▸ Selected extract

Studio album by Fairport Convention
- Released: January 9, 1995
- Recorded: October 4 – November 1, 1994
- Studio: Woodworm Studios, Oxfordshire
- Genre: British folk rock
- Length: 60:36
- Label: Woodworm
- Producer: Fairport Convention, Mark Tucker, Gus Dudgeon

Fairport Convention chronology
| The Five Seasons (1990) | Jewel In The Crown (1995) | Old New Borrowed Blue (1996) |

= Jewel in the Crown (album) =

Jewel In The Crown is a 1995 album by British folk rock band Fairport Convention. It is the usual mix of traditional and self-composed songs, and covers of some of the band's favourite writers including Huw Williams, Ralph McTell and Julie Matthews. It is the eighteenth studio album since their debut, Fairport Convention, in 1968.

▸ Written instruction
Write out the album description between "Jewel In The Crown is" and "Convention, in 1968.", inclusive, substituting "blend" for "mix". The listing that comes next has no connection to the album text above.

▸ Recorded information
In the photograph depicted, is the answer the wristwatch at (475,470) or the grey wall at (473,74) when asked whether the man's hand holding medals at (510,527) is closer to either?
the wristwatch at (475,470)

▸ Reply
Jewel In The Crown is a 1995 album by British folk rock band Fairport Convention. It is the usual blend of traditional and self-composed songs, and covers of some of the band's favourite writers including Huw Williams, Ralph McTell and Julie Matthews. It is the eighteenth studio album since their debut, Fairport Convention, in 1968.